__EXCERPT PROVIDED__.

--

When a µP and FPGA are coupled for redundancy, and the FPGA programmed by a HW engineer, the result is a straight, clean and extremely robust, synchronous FSM implementation, where the actual STATE the system is best known, and entering “else” states immediately reported in the best designs.
In SW failures, it can take months to discover what the program was doing “around” the moment of the failure; the notion of system state is squarely ignored, as well as what is done in the suspected libraries…
I ended up specifying SW as sync FSMs, with all the observability I need from a HW design, and working so saved me unimaginable amounts of setbacks and frustration.
I am interested in reading your opinion on this
Thank you,
Paul
Carl Carlson says
Hello Paul,
I appreciate your sharing your software experiences and insights. I do have a few comments, and they will be centered around SW FMEA.
I like your statement, “Failures (“bugs”) occur when reality didn’t comply with the designer’s expectations = the specification.” However, you also say, “Everything was ok according to SW FMEA.” Based on what you write in the post, it seems the SW FMEA could have been more helpful. For example, did the SW FMEA identify missing or incorrect software requirements? This is one of its objectives. You ended up specifying SW as sync FSMs, and mention that saved a lot of time. I’m wondering why the SW FMEA did not help with that improved specification.
Also, you say, “In SW failures, it can take months to discover what the program was doing “around” the moment of the failure.” I’m sure you are right. You go on to say, “the notion of system state is squarely ignored, as well as what is done in the suspected libraries…” SW FMEA should not ignore system state and should examine relationship with libraries.
I would take a look at the quality of the SW FMEA. I have not examined the SW FMEA, so this is just a suggestion.
Thanks again for your excellent post.
Carl

--

__DATA PROVIDED__.
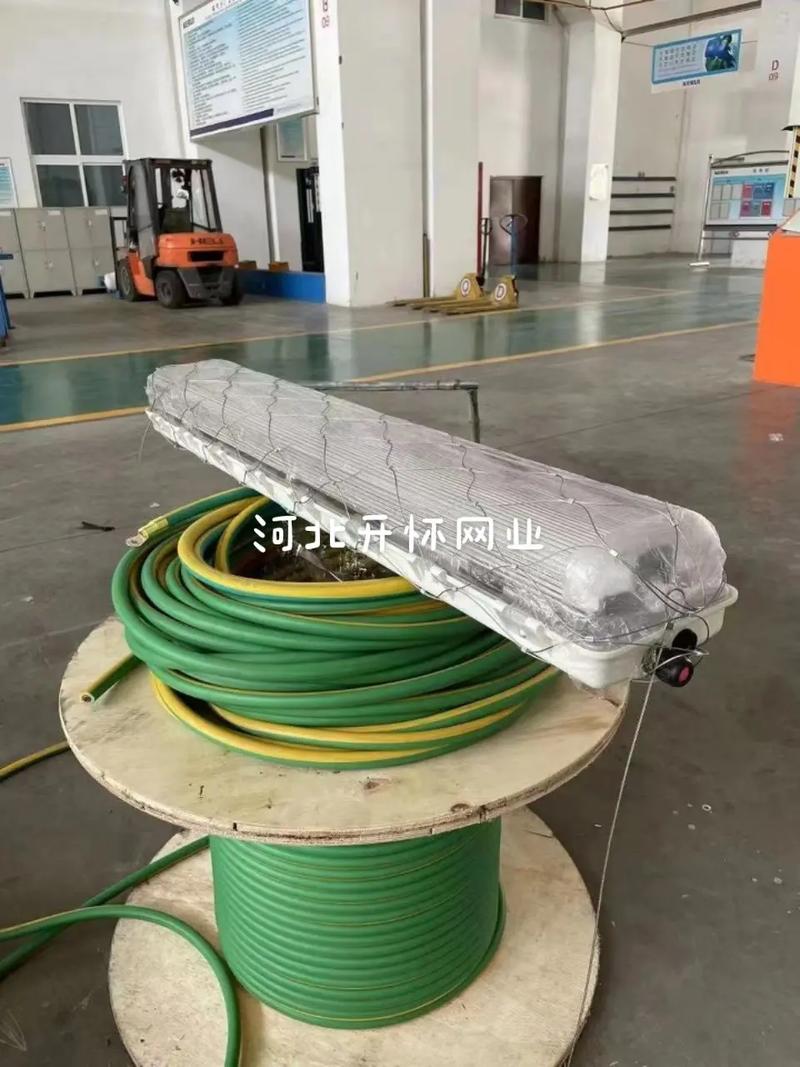 灯具安装网，安装步骤有哪些？-第3张图片-索能光电网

--

__WORK INSTRUCTIONS__.
(a) In the forum thread on software FMEA, why does Carl Carlson think the SW FMEA should have helped Paul arrive at his improved specification? Answer in one to three sentences.
(b) List every passage from Paul that Carl Carlson quotes in his reply in the forum thread on software FMEA.

__SET OF ANSWERS__.
(a) One objective of a SW FMEA is to identify missing or incorrect software requirements. Paul found that specifying software as synchronous FSMs saved a great deal of time, so Carl expected the SW FMEA to have pointed toward that better specification.

(b)
- "Failures (“bugs”) occur when reality didn’t comply with the designer’s expectations = the specification."
- "Everything was ok according to SW FMEA."
- "In SW failures, it can take months to discover what the program was doing “around” the moment of the failure."
- "the notion of system state is squarely ignored, as well as what is done in the suspected libraries…"